A gigante das redes sociais Meta solicitou a um juiz dos Estados Unidos que anulasse um veredicto que considerou a empresa responsável por sintomas de depressão e dependência de uma mulher, de acordo com documentos judiciais e notícias divulgadas pela imprensa.
Em março, um júri considerou que a Meta e a Google, a empresa-mãe do YouTube, tinham sido negligentes na conceção das suas plataformas e não tinham avisado os seus utilizadores dos perigos da sua utilização. O júri decidiu que as empresas deviam à queixosa de 20 anos, identificada como KGM, seis milhões de dólares (5,1 milhões de euros).
KGM testemunhou que passava até 16 horas por dia em plataformas de redes sociais e que isso agravou os seus problemas de saúde mental.
A Meta pediu ao juiz que anulasse o veredicto e decidisse a seu favor ou ordenasse um novo julgamento, de acordo com a Reuters.
A empresa argumenta que está protegida das alegações deste processo devido à Secção 230 da Lei de Decência nas Comunicações dos EUA, que protege as plataformas online de responsabilidade pelos danos causados por conteúdos gerados pelos utilizadores nas suas plataformas, de acordo com a informação avançada.

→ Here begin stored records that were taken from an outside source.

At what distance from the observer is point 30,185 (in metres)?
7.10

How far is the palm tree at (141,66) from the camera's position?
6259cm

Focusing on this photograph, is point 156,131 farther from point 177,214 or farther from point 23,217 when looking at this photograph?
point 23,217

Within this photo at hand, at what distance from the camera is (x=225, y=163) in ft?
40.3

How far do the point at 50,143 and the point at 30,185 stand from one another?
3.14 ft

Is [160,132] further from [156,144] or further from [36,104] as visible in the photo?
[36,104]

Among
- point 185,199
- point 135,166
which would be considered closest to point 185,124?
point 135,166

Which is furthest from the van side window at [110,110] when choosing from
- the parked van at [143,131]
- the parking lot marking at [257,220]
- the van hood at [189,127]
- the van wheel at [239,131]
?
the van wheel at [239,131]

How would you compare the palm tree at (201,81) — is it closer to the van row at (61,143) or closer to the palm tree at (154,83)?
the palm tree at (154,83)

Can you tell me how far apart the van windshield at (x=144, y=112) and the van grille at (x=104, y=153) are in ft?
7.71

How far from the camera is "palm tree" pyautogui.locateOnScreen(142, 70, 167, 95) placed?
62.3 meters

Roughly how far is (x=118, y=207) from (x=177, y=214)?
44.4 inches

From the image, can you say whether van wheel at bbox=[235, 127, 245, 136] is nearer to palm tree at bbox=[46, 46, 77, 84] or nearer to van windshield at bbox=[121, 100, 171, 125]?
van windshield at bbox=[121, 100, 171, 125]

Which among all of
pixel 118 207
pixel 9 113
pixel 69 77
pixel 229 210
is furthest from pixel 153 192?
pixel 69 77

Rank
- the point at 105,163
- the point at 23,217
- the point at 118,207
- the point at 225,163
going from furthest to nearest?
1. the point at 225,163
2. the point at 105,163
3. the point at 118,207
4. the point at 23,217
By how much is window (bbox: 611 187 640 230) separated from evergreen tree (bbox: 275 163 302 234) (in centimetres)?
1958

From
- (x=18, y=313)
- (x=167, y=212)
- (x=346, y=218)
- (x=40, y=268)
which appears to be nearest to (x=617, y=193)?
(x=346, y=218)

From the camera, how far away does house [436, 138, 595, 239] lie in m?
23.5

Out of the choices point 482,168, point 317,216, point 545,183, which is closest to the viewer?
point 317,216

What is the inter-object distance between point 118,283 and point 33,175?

As provas apresentadas no julgamento procuraram associar os problemas de saúde mental de KGM ao conteúdo que ela visualizou, em vez de às funcionalidades da aplicação, como o "scroll" infinito e a reprodução automática.
O caso é considerado um julgamento "pioneiro", o que significa que poderá determinar o desfecho de milhares de outros processos judiciais nos Estados Unidos.
A Euronews Next contactou a Meta e o YouTube, mas não obteve uma resposta imediata.
Durante o julgamento, a Meta argumentou que os problemas de saúde mental de KGM se deviam a uma vida familiar conturbada, e não à sua utilização das redes sociais.
Os argumentos do YouTube centraram-se mais na natureza da plataforma, que é equivalente à televisão e não a uma rede social. Os advogados do YouTube também referiram que a utilização do YouTube por KGM diminuiu à medida que ela crescia.
Os advogados que representam ambas as plataformas também destacaram as suas funcionalidades de segurança e medidas de proteção para que os utilizadores possam monitorizar e personalizar a sua utilização.